"We need to play the game fairly": Dmytro Kuleba spoke out about Hungary's demands to Ukraine
For now, Ukraine has adopted a number of laws that allow it to start negotiations on membership in the European Union. This includes the law on education, which was demanded by Hungary.
Commenting on the demands of the Hungarian authorities, Foreign Minister Dmytro Kuleba said that it was necessary to play the game fairly. The head of the diplomatic department said this before a meeting of EU foreign ministers in Brussels, Radio Liberty reports.
The Ukrainian Foreign Minister emphasized that three out of four laws have been adopted to start negotiations on Ukraine's membership in the EU. The law on lobbying, which has already been registered in the Verkhovna Rada and will also be adopted in the near future, remains incomplete. Among the approved laws are the law on the Special Anti-Corruption Prosecutor's Office, the National Anti-Corruption Bureau, and education for national minorities.
Kuleba emphasized that the Hungarian authorities should play fair in the issue of Ukraine's European integration. The minister noted that if our country is presented with requirements, they should be the basis for decision-making.

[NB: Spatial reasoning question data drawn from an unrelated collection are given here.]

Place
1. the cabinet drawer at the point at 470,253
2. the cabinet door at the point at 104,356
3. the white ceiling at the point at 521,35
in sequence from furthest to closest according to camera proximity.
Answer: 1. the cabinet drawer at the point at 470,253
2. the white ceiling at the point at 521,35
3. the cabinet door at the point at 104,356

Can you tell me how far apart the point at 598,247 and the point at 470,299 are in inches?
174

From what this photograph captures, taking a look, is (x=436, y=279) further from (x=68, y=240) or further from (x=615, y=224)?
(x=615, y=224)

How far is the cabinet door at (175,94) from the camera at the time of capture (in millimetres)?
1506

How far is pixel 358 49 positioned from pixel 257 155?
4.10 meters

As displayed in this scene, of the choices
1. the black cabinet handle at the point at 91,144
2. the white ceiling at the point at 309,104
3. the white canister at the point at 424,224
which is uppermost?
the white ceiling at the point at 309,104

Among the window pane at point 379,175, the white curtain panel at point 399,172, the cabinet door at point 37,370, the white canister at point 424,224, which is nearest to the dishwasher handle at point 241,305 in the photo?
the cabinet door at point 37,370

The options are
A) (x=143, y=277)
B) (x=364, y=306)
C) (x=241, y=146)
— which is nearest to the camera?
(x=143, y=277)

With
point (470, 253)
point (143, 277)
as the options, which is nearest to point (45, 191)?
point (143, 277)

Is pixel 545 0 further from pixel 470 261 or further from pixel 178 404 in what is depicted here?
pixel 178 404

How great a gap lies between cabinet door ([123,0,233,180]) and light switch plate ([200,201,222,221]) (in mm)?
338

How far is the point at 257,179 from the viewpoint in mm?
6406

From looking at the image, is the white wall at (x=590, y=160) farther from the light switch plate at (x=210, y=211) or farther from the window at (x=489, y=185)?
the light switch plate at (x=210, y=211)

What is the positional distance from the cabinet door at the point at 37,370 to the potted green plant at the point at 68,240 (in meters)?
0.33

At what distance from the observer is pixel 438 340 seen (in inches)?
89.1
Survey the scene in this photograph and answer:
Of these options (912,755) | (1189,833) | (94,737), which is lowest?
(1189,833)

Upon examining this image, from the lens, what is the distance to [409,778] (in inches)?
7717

"We can jump and dance if we need to. But I think we need to play the game honestly. If we are told to do something and we do it, it should be registered as a result and accepted and serve as a basis for decision-making," said Dmytro Kuleba.
To recap, Hungary commented on the amendments to the legislation on national minorities introduced by the Verkhovna Rada deputies, taking into account the recommendations of the Council of Europe and the European Union.
Earlier it was reported that Hungary is actively opposing Ukraine: it is blocking the provision of 50 billion euros in EU aid to Ukraine and is also resisting the start of negotiations on the country's accession to the European Union. At the same time, the Hungarian authorities, represented primarily by Prime Minister Viktor Orban, are not only not afraid of retaliatory actions by the EU, but are also inspired by them to continue confrontation.